A New Year Means New SEO

Written by Nick Stamoulis

I see so many site owners make the mistake of thinking that SEO is a “set it and forget it” medium. Just like any other marketing campaign you may undertake this year, SEO is something that can’t just put on the back burner and expect to run itself. No, you don’t need to be re-optimizing your website every three months, but there is so much more to SEO than just the onsite process! Now that we are into the New Year (and everyone is back to the grindstone) it’s time to start thinking about a new (and improved) SEO campaign.

What new SEO action items can you do in 2013 to take your SEO to the next level?

1. Revisit your keyword research.

I usually tell my clients they should consider revamping their website (new design, new content, etc.) every two years or so (if it makes sense). You want to clean up your website—weed out underperforming pages, tighten up your internal linking and navigation and consider revisiting your keyword research as part of your new SEO campaign. How has user search behavior changed since the last time you optimized your website? What new industry keywords are popping up? What terminology is going out of style? The keywords you target are the cornerstone of your SEO campaign and it’s important to make sure they are still on track. Sometimes you might only have to swap out a few keywords (maybe none). Other times a whole new world of keywords will have cropped up in the last few years and you’re missing valuable visitors by not targeting them on your website.

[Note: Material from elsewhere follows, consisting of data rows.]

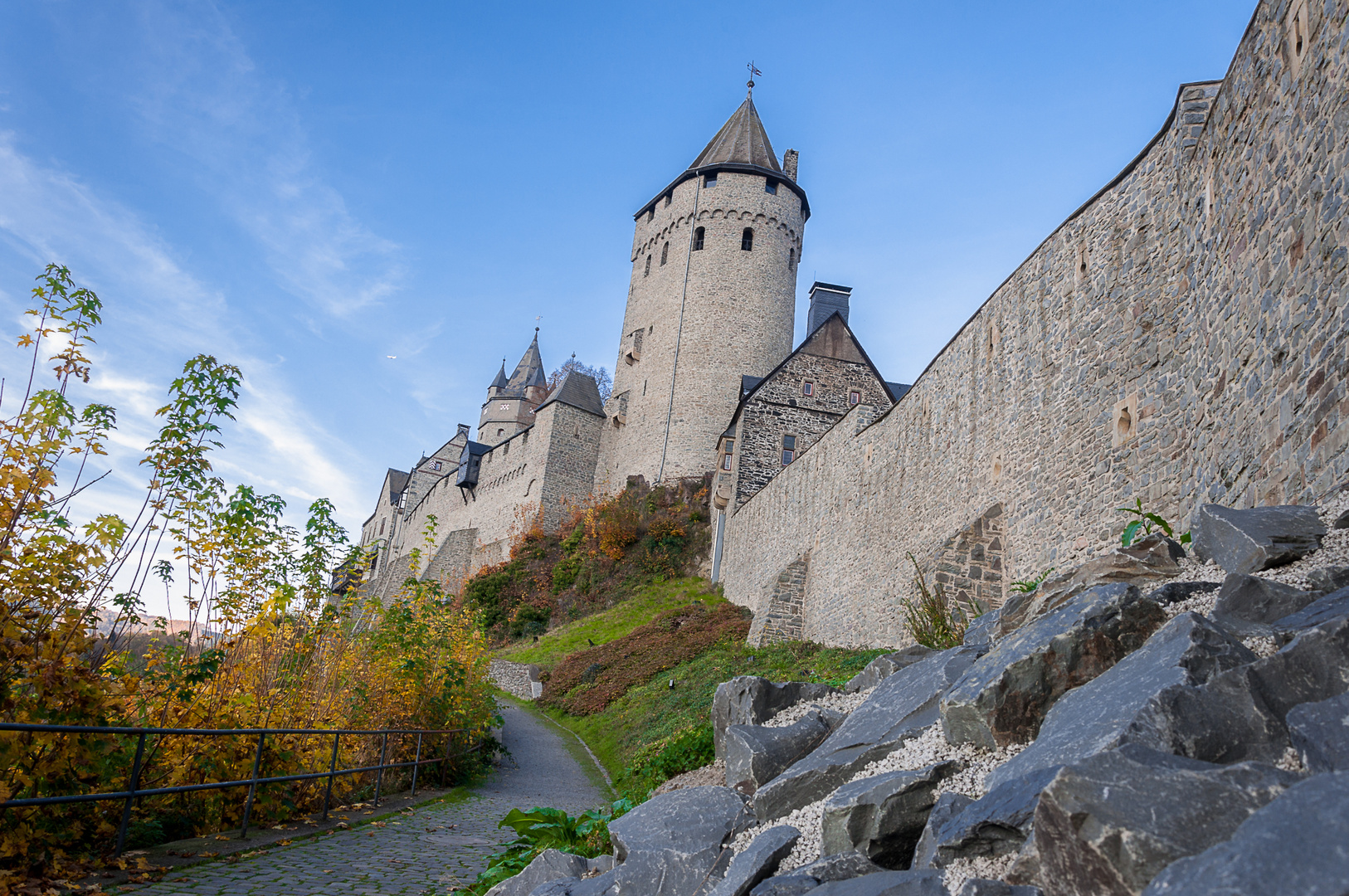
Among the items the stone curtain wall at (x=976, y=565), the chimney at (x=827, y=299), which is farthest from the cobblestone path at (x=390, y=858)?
the chimney at (x=827, y=299)

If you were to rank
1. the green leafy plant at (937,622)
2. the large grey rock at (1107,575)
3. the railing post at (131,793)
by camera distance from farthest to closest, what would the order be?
the green leafy plant at (937,622) < the railing post at (131,793) < the large grey rock at (1107,575)

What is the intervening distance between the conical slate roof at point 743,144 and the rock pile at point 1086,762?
39088 millimetres

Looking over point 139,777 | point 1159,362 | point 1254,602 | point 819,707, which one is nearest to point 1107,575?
point 1254,602

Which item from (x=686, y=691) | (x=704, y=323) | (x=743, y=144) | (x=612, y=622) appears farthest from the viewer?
(x=743, y=144)

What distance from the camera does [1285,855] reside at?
64.4 inches

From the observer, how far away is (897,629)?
13.9m

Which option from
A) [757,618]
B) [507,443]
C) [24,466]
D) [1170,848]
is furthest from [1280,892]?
[507,443]

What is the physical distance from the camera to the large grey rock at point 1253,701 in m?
2.45

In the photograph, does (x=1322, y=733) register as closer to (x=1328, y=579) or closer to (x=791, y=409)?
(x=1328, y=579)

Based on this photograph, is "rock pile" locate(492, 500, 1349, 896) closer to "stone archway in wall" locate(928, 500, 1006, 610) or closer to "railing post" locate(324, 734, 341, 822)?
"railing post" locate(324, 734, 341, 822)

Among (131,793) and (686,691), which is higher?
(686,691)

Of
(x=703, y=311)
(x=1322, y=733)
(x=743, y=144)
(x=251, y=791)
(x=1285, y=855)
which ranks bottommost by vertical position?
(x=251, y=791)

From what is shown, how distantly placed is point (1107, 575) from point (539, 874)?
3.44m

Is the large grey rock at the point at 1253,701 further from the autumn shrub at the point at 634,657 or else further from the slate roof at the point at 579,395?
the slate roof at the point at 579,395
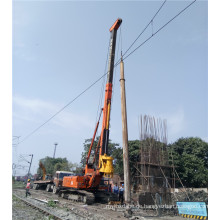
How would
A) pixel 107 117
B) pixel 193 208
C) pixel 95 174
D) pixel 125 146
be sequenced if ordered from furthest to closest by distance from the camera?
pixel 107 117 < pixel 95 174 < pixel 193 208 < pixel 125 146

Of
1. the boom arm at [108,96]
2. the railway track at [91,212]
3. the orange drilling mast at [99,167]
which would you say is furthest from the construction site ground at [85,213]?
the boom arm at [108,96]

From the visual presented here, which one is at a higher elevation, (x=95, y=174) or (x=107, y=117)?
(x=107, y=117)

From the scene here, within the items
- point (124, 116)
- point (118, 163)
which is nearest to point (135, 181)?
point (118, 163)

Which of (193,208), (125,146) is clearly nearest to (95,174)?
(193,208)

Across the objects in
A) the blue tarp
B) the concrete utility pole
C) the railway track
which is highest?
the concrete utility pole

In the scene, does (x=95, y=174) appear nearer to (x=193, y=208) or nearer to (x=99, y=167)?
(x=99, y=167)

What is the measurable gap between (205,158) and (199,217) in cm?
2772

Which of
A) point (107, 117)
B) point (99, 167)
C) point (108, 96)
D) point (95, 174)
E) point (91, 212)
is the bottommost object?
point (91, 212)

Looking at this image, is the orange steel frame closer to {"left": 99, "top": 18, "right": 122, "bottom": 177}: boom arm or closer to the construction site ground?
{"left": 99, "top": 18, "right": 122, "bottom": 177}: boom arm

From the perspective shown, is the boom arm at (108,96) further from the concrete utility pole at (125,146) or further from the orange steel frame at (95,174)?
the concrete utility pole at (125,146)

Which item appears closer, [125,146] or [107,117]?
[125,146]

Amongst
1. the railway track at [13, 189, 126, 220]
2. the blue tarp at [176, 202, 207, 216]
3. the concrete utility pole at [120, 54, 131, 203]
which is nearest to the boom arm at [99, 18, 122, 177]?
the railway track at [13, 189, 126, 220]

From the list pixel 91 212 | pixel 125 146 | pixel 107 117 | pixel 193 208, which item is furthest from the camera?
pixel 107 117

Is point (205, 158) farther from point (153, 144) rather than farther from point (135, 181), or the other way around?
point (153, 144)
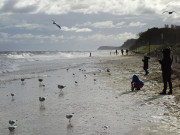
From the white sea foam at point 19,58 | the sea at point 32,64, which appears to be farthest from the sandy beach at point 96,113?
the white sea foam at point 19,58

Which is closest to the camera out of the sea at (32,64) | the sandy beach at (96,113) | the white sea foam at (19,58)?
the sandy beach at (96,113)

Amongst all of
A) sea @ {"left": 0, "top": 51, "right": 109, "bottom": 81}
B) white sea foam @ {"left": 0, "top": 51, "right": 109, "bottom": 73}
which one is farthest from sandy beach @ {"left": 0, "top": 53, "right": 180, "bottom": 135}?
white sea foam @ {"left": 0, "top": 51, "right": 109, "bottom": 73}

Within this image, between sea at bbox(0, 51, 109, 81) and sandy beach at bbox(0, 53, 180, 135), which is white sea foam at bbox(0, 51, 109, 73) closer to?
sea at bbox(0, 51, 109, 81)

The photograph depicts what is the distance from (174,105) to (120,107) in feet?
6.75

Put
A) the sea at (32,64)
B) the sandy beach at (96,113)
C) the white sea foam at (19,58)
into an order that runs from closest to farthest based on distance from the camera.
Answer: the sandy beach at (96,113) → the sea at (32,64) → the white sea foam at (19,58)

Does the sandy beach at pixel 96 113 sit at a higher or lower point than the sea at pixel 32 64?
lower

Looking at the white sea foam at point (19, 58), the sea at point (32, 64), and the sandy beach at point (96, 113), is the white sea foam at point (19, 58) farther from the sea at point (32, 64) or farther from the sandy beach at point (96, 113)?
the sandy beach at point (96, 113)

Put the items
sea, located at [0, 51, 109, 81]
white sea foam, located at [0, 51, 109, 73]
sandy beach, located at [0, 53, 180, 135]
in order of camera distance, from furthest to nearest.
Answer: white sea foam, located at [0, 51, 109, 73] < sea, located at [0, 51, 109, 81] < sandy beach, located at [0, 53, 180, 135]

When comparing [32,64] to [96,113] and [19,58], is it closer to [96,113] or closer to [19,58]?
[19,58]

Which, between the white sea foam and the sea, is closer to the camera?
the sea

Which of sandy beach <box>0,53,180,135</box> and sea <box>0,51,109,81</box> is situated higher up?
sea <box>0,51,109,81</box>

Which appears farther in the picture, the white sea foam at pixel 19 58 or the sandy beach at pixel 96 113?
the white sea foam at pixel 19 58

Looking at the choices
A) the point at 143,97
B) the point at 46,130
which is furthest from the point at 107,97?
the point at 46,130

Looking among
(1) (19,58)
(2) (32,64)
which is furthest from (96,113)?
(1) (19,58)
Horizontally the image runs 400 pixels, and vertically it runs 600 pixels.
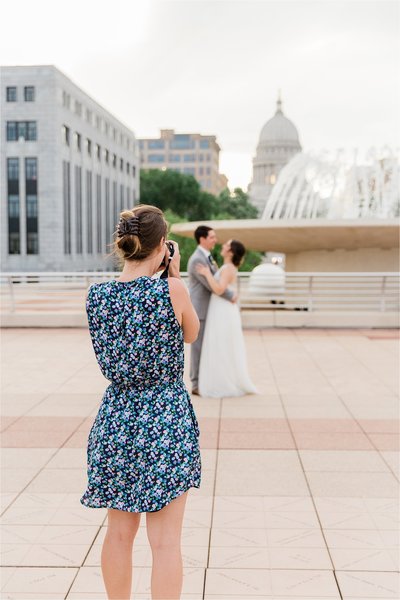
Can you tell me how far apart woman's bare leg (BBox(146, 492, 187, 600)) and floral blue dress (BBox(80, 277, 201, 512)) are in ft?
0.20

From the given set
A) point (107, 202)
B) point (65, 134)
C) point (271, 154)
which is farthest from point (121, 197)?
point (271, 154)

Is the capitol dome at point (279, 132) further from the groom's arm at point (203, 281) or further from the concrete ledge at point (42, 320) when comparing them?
the groom's arm at point (203, 281)

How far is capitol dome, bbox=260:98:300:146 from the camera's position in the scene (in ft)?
445

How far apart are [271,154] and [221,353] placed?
130641 mm

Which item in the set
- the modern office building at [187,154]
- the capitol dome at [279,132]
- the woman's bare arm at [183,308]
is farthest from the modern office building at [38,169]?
the modern office building at [187,154]

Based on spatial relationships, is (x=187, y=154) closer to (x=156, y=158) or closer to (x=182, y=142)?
(x=182, y=142)

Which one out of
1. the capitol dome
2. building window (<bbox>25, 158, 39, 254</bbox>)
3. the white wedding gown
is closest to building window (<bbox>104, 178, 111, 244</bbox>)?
building window (<bbox>25, 158, 39, 254</bbox>)

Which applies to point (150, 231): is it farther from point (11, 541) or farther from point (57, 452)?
point (57, 452)

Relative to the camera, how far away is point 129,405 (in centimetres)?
262

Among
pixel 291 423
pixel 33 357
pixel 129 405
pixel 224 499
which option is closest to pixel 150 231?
pixel 129 405

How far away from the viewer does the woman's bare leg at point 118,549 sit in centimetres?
271

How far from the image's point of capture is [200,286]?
25.4 feet

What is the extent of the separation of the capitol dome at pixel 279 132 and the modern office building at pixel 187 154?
12663 millimetres

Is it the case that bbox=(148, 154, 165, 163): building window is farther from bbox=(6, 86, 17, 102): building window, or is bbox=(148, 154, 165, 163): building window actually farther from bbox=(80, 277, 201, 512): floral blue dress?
bbox=(80, 277, 201, 512): floral blue dress
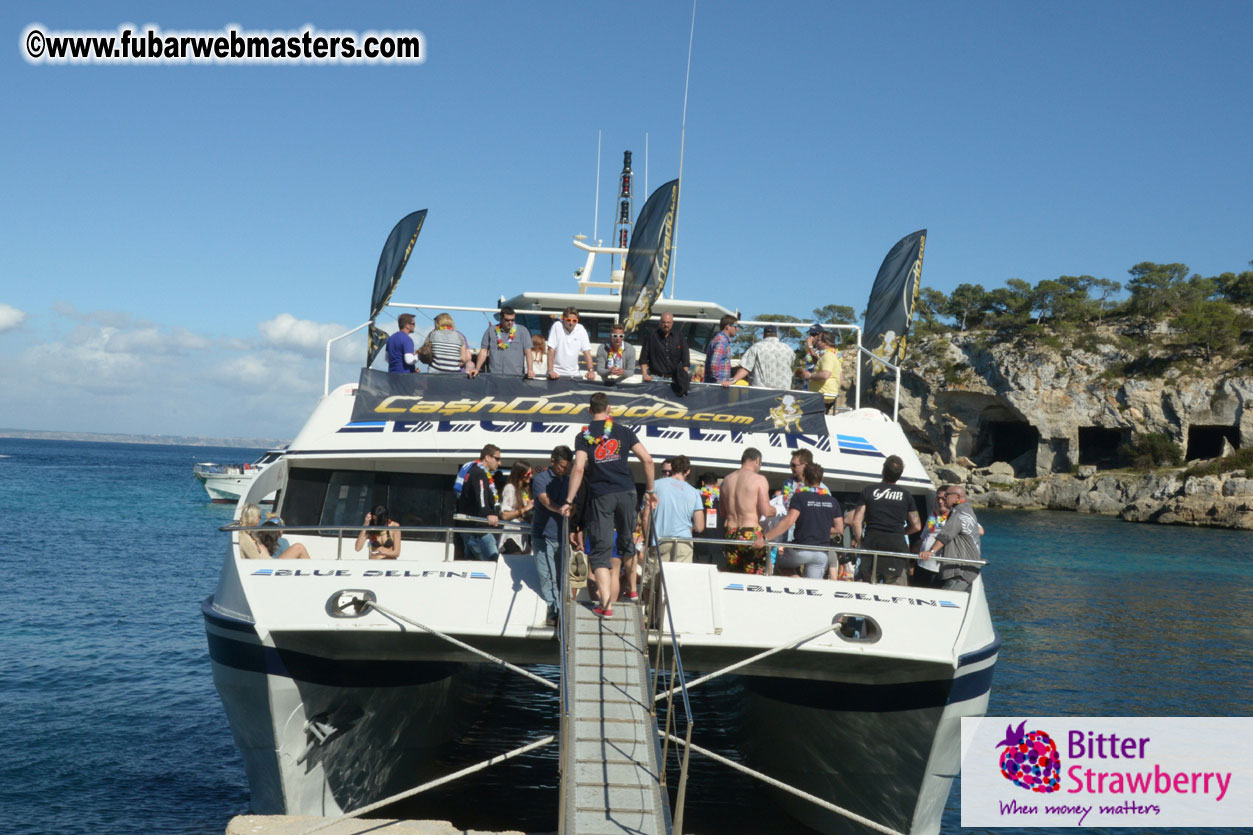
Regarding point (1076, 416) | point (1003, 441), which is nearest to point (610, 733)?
point (1076, 416)

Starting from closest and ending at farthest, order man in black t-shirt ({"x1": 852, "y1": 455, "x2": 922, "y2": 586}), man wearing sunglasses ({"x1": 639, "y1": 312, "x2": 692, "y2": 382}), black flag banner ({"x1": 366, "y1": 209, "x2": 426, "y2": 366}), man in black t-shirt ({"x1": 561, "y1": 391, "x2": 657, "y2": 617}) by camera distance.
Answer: man in black t-shirt ({"x1": 561, "y1": 391, "x2": 657, "y2": 617}) < man in black t-shirt ({"x1": 852, "y1": 455, "x2": 922, "y2": 586}) < man wearing sunglasses ({"x1": 639, "y1": 312, "x2": 692, "y2": 382}) < black flag banner ({"x1": 366, "y1": 209, "x2": 426, "y2": 366})

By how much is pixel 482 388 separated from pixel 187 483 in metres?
84.8

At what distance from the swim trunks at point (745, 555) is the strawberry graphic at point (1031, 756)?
255 cm

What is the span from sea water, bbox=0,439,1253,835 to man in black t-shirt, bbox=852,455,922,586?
11.4 feet

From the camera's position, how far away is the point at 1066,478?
198 feet

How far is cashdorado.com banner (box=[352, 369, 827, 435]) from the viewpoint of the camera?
9438 mm

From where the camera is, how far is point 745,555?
24.7 feet

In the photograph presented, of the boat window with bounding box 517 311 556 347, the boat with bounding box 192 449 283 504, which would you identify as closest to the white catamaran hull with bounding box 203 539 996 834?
the boat window with bounding box 517 311 556 347

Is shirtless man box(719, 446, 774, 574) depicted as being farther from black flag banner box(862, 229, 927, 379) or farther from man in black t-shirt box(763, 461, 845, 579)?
black flag banner box(862, 229, 927, 379)

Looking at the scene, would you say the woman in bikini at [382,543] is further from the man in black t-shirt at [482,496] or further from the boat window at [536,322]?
the boat window at [536,322]

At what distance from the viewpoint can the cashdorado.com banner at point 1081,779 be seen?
26.8 ft

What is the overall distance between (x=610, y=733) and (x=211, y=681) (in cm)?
1204

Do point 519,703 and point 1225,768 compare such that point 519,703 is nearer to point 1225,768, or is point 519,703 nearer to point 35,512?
point 1225,768

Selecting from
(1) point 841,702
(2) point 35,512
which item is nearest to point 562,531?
(1) point 841,702
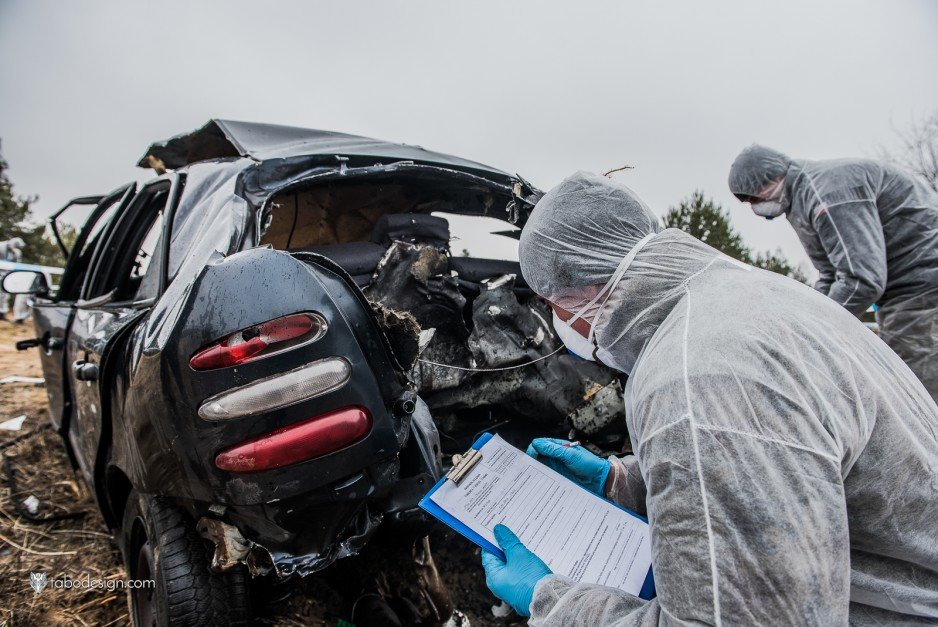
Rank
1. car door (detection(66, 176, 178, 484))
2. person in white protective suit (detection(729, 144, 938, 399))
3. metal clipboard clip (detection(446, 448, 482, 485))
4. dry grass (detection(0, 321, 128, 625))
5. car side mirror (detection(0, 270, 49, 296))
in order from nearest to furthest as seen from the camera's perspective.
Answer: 1. metal clipboard clip (detection(446, 448, 482, 485))
2. car door (detection(66, 176, 178, 484))
3. dry grass (detection(0, 321, 128, 625))
4. car side mirror (detection(0, 270, 49, 296))
5. person in white protective suit (detection(729, 144, 938, 399))

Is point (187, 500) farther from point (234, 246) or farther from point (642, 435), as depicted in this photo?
point (642, 435)

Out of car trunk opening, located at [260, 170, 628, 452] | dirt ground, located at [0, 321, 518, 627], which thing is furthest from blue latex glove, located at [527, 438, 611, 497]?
dirt ground, located at [0, 321, 518, 627]

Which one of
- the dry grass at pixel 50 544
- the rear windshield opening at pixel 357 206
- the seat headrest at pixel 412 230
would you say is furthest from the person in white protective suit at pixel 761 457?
the dry grass at pixel 50 544

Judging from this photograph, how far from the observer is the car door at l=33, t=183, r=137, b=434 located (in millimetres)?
2670

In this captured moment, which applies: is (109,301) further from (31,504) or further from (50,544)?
(31,504)

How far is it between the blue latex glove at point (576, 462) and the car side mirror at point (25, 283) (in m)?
3.14

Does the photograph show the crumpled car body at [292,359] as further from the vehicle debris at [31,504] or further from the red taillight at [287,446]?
the vehicle debris at [31,504]

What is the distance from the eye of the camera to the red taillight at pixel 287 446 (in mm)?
1156

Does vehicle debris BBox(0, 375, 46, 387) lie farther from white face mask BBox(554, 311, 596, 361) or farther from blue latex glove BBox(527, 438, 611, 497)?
white face mask BBox(554, 311, 596, 361)

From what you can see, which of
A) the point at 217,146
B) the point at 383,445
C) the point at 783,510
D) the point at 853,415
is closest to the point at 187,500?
the point at 383,445

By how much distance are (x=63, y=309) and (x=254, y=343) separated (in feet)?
7.92

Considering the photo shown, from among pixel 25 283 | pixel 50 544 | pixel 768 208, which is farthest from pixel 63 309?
pixel 768 208

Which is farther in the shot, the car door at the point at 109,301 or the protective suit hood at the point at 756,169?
the protective suit hood at the point at 756,169

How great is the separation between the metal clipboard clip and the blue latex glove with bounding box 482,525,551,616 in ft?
0.59
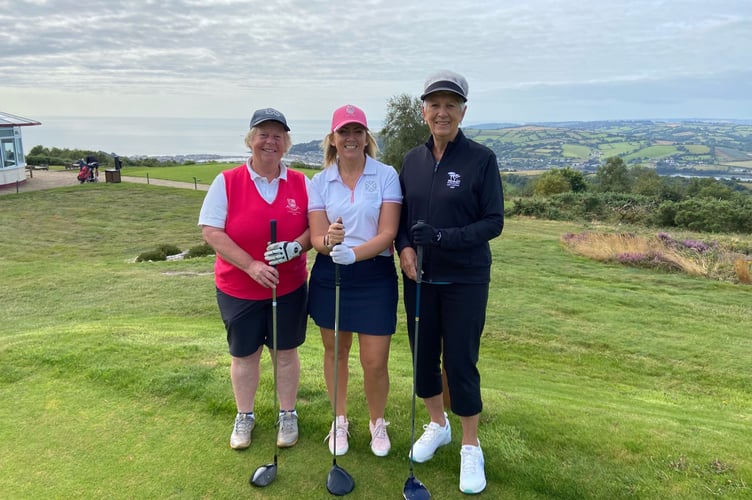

2. Ramp up your content marketing.

It’s hard to have a good guest blogging program when you can’t get your own blog under control. Now that you’ve had a year or two to fine tune your blogging skills on your own company blog it’s time to ramp up your content marketing efforts for your new SEO campaign and look into getting real guest blogging opportunities on respected industry sites. I worry that guest blogging will become the new link exchange and Google will start treating them as such, so it’s important that you don’t publish content on any old site that will have you. Take the time to find quality blogs that reach your target audience and routinely produce great content—these are the blogs you want to be writing for.

You could also ramp up the content creation on your own blog by accepting a few guests posts of your own (maybe 2 or so a month) or start interviewing industry experts and publishing those interviews as blog posts. A guest blogger or expert is going to want to promote content with their name attached to it, but it’s your blog that reaps the link building and traffic driving benefits! But remember, just like you don’t want to publish on any old blog, you don’t want any old blogger publishing on your site. Pick and choose carefully!

3. Start going after those hard-to-get links.

A new SEO campaign is the perfect opportunity to push your white hat link building to greater heights. Start going after that hard to win links that you might have avoided in the past and make your link profile that much stronger! I know it can be frustrating to feel like you’re spending hours building links and only having a handful of published links to show for it but those hard to get links are going to be much more valuable in the long run than a dozen easy wins.